Submit the configured training job to the OuterProduct platform. Returns immediately with a Job handle; training runs asynchronously server-side.
trainer.run(strategy="random", n_trials=None, grid_size=None)

Parameters

strategy
string
Hyperparameter search strategy. Options:
  • "random" (default): random search, fast and effective for most datasets.
  • "optuna": Bayesian optimization via Optuna, recommended when you want a thorough search and have more trial budget.
n_trials
int | None
Per-family trial budget: the number of hyperparameter configurations to evaluate for each model family in model_types.
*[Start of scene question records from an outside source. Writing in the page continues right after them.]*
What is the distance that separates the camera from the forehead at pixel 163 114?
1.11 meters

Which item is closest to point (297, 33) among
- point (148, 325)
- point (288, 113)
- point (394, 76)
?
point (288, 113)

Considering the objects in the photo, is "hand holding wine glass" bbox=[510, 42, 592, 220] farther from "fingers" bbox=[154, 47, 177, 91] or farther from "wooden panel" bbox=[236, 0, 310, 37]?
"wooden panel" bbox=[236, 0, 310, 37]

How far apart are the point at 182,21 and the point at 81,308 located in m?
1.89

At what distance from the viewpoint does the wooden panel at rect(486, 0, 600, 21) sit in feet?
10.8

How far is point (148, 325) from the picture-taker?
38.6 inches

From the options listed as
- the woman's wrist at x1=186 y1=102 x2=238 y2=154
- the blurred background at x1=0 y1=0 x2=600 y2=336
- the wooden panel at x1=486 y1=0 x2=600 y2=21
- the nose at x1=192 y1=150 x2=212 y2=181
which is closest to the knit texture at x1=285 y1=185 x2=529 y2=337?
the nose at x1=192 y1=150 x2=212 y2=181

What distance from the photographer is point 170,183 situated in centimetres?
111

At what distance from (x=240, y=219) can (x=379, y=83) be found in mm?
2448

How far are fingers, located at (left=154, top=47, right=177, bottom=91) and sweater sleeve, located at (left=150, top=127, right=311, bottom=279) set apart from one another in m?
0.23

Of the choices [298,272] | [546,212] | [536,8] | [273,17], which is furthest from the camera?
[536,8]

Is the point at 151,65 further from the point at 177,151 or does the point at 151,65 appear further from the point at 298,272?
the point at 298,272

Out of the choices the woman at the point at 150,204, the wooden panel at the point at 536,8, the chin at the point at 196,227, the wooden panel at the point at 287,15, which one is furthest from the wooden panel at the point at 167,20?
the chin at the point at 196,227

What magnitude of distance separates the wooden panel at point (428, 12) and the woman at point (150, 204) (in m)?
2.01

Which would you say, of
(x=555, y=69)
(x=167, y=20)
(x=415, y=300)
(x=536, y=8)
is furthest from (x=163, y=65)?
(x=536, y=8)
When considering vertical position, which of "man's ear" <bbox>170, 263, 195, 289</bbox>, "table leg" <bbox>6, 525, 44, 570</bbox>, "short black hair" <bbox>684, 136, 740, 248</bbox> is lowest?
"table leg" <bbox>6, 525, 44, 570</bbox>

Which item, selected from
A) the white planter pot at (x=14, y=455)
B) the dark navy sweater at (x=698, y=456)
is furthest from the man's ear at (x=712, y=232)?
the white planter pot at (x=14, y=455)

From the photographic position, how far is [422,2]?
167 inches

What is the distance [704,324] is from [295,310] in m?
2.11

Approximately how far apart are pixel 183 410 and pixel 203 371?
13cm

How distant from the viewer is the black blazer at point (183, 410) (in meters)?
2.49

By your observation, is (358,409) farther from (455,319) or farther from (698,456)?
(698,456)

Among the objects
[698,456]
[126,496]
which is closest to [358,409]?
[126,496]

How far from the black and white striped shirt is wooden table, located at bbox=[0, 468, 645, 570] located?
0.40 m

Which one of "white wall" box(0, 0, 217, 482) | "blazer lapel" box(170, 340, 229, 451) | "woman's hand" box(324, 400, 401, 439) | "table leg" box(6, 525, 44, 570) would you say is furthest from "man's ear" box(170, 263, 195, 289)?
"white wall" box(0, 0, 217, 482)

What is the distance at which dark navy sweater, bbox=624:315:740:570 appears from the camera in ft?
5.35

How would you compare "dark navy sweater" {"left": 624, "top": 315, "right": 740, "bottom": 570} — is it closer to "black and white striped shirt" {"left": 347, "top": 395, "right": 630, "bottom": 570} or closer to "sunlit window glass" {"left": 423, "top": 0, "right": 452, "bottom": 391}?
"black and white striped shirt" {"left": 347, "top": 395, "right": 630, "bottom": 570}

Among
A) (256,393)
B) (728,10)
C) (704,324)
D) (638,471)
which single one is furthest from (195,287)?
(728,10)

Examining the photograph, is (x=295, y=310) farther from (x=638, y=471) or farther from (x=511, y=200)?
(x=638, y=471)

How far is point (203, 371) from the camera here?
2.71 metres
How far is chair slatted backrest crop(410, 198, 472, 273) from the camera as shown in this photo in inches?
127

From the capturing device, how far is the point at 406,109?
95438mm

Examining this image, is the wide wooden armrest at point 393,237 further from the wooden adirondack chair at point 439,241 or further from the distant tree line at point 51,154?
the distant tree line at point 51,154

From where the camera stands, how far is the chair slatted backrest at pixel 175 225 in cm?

If omitted, the platform uses a sensible default based on dataset size.
grid_size
float | None
Resolution of the metric-weighting sweep when multiple metrics are passed to Trainer.configure(). A smaller value (e.g. 0.05) means finer resolution and more combinations to evaluate. Only relevant for multi-metric Pareto sweeps; ignored when a single metric is used.

Returns

return value
Job[Model]
A non-blocking job handle. The job runs server-side; use the handle to poll status, block for the result, or retrieve the raw response payload.

The Metric Class

Wrap a metric name in op.Metric to pass it to Trainer.configure().
op.Metric(name)
name
string
required
The metric identifier string. Common values:
NameDescription
"auc"Area under the ROC curve (binary classification)
"accuracy"Fraction of correct predictions
"logloss"Logarithmic loss
"f1"F1 score
"rmse"Root mean squared error (regression)
"mae"Mean absolute error (regression)
metric = op.Metric("auc")

The Job Handle

trainer.run() (and op.reasoning.fit()) return a Job handle immediately. Training runs asynchronously; use the handle to interact with it.

job.status()

Poll the current state of the job without blocking.
status = job.status()
# Returns: "pending" | "running" | "completed" | "failed"
return value
str
One of "pending", "running", "completed", or "failed".

job.wait()

Block the current thread until the job finishes, then return the trained model.
model = job.wait()
return value
Model
The trained Model once the job completes successfully. Raises if the job failed.

job.results()

Retrieve the raw result payload from the platform once the job has completed. Useful for inspecting job metadata, artifact URIs, or debugging.
result = job.results()
return value
dict
A dictionary containing the raw response from the OuterProduct API, including job IDs, artifact URIs, and timing information. Only available after the job status is "completed".
.wait() is the simplest path for linear scripts. Use .status() and .results() when you want to run other work while training proceeds, or when you are managing jobs across multiple datasets.

Code Examples

import outerproduct as op

op.init()

dataset = op.LocalDataset.from_csv("loans.csv").upload()

trainer = op.Trainer.configure(dataset, task=op.Binclass(label_column="approved"))
model = trainer.run().wait()

print(model)

How the search works

When you call trainer.run(), the OuterProduct platform:
  1. Tunes all model families in parallel: every family listed in model_types is explored concurrently, not sequentially.
  2. Searches hyperparameter configurations using the strategy you chose ("random" or "optuna"), up to the n_trials budget per family.
  3. Sweeps metric weightings (multi-metric only) at the resolution set by grid_size, evaluating each weighting as a separate optimization objective.
  4. Returns a single model: the best configuration found across all families, trials, and (if applicable) metric weightings.
Parallelism and per-trial timeouts are managed server-side. There are no SDK-level threading or timeout knobs.
Start with the default strategy="random" to get a quick baseline. Switch to strategy="optuna" with a higher n_trials budget when you need a more thorough search.